Two key words in this point: Invest and right. Invest: means do your research about your foot (flat or high arches), about your stride (pronation or neutral), how much cushion you want (minimal to mid to a lot) etc. There’s a lot of technology that goes into running shoes now and you should be educated before making a purchase because it can make the difference between injuries or the right fit. Right: try shoes on, take it for a test run— this does not mean walking around the shoe store. A lot of running stores have treadmills with cameras on them to film your stride and I definitely recommend taking advantage of this. Take note of what the shoe is designed for-trail running vs road running. If you’re just getting into running, there’s a shoe for that; if you’re moving to minimalist, there’s a shoe for that; if you’re trying to fix your stride, there’s a shoe for that. Get the picture? There is a right running shoe for you.

2. Accountability partner

Mine happens to be an early rising energetic puppy but a human friend works too. I also have my friend who I do races with. We’re apart of a Read and Run Club of just us. It works. Kira (le puppy) insists on getting me up before 7 most days for a walk so I need no better opportunity for a run in the morning and then she needs a walk at night so there’s my second time. It’s by no means fast or even at great distances but I run, every day because Kira says so. Signing up for races is another way to keep yourself accountable. Those things cost money and if you pay for a race I would hope you would train for it. Not to mention the power of hubris during a race in which no one wants to at the end.

3. Consistency

Goes a long with point 2, but I like the idea of ‘no matter how slow you’re going, you’re still lapping those on the couch’. Not every run is going to be your best run but just the fact that you head out there each day, or every other day or whatever your schedule is, will make a difference. Commit to it. It takes so many days to form a habit then soon enough your whole day will feel off when you don’t run. Consistency is the only way that running will become easier, the only way you’ll become faster and stronger.

4. Don’t start with distance

This is becoming a more popular choice. Not to say you’ll run a certain distance each time, instead opt for running for a certain amount of time. Some days will be harder than others, some days you’ll be more tired than others, running for time helps you to focus on your endurance and your pace and your breathing rather than just getting down on yourself because you didn’t make 3 miles. Make timed intervals if it helps. You don’t have to make it hard on yourself.

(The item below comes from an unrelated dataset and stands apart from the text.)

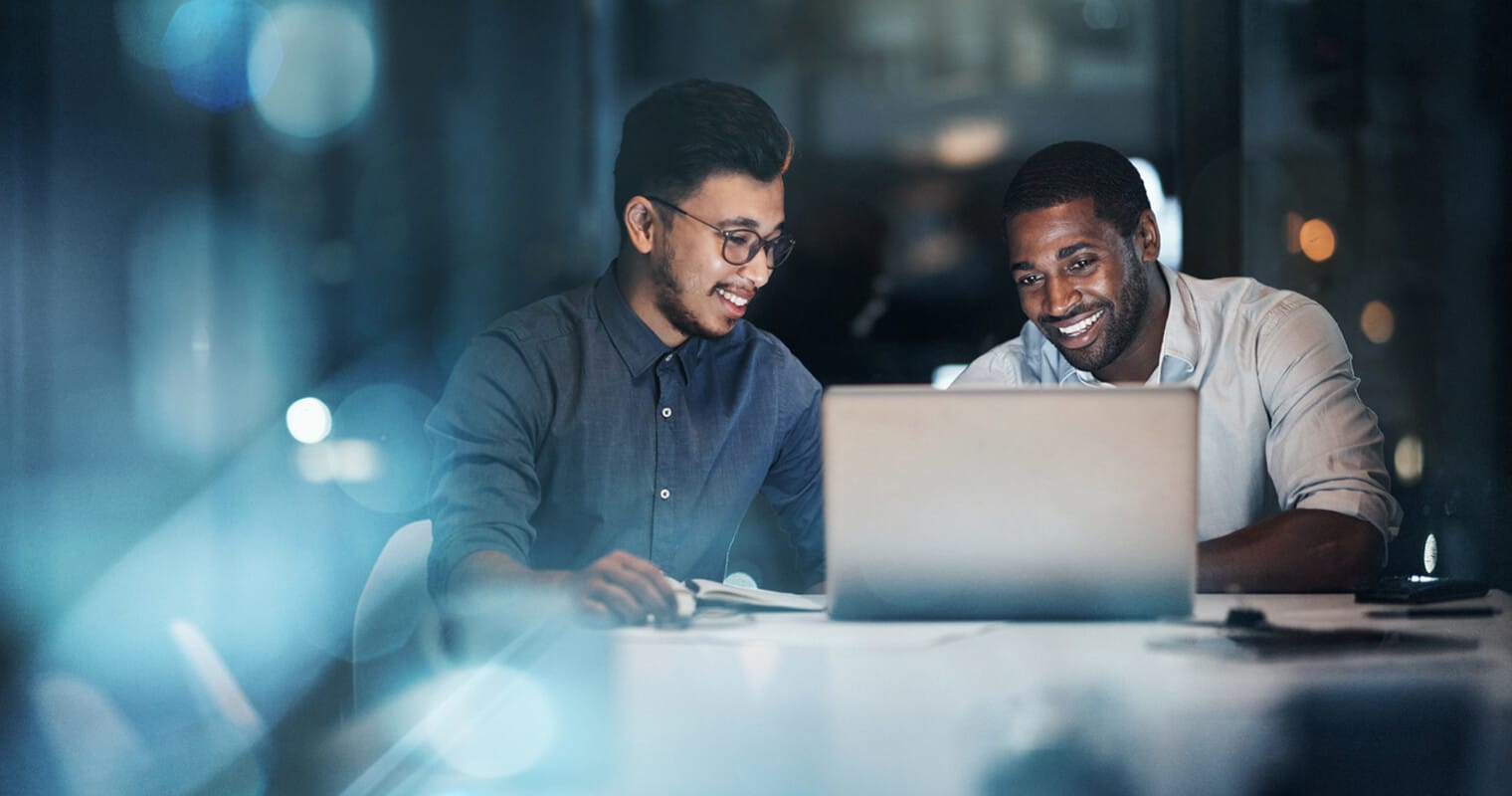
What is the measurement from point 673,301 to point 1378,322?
2.01m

5. The physical and mental benefits

“Exercise gives you endorphins. Endorphins make you happy. Happy people don’t shoot their husbands, they just don’t.” -Elle Woods

The endorphins are a natural high that is hard to beat. When you get to the point when you’re so tired but elated at the same time, that’s when you know you struck gold. Besides the endorphins, it may sound counterintuitive but you’ll have more energy, you’ll sleep better, you won’t get tired as easily and you’ll gain strength, not just in your legs but in your core and heart wise too. You’ll be less stressed or it can be used as a stress relief and you’ll be exercising will power as well. There’s a whole slew of other benefits but these are the ones that I have found to have been the most beneficial in my life.

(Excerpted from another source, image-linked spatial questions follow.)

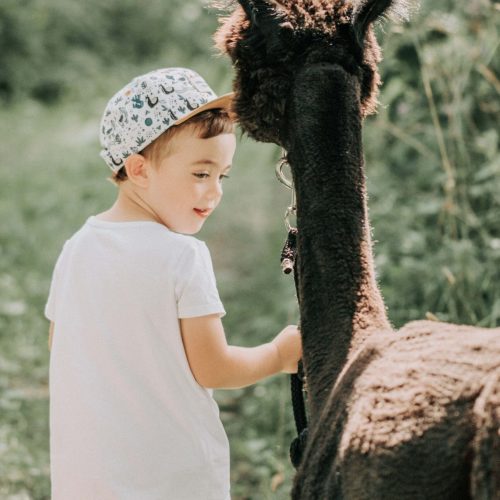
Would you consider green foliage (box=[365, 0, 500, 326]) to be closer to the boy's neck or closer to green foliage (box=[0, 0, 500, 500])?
green foliage (box=[0, 0, 500, 500])

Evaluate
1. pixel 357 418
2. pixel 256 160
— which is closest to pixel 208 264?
pixel 357 418

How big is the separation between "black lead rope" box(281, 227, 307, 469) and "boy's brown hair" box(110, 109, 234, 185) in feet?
1.33

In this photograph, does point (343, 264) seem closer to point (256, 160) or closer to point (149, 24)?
point (256, 160)

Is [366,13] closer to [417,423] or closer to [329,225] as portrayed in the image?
[329,225]

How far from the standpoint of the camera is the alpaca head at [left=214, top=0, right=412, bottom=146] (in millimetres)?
1738

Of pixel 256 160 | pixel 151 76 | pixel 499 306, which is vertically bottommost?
pixel 499 306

Those are the top five reasons that running has become an integral part of my life now. It all starts with a decision to commit. And it’s worth it. There is a strong camaraderie among runners. Until you’re apart of this odd group of people who think that pushing their bodies further and further until it hurts is good sport then you just won’t understand how good it can be. So try it out! Get off your but and go run!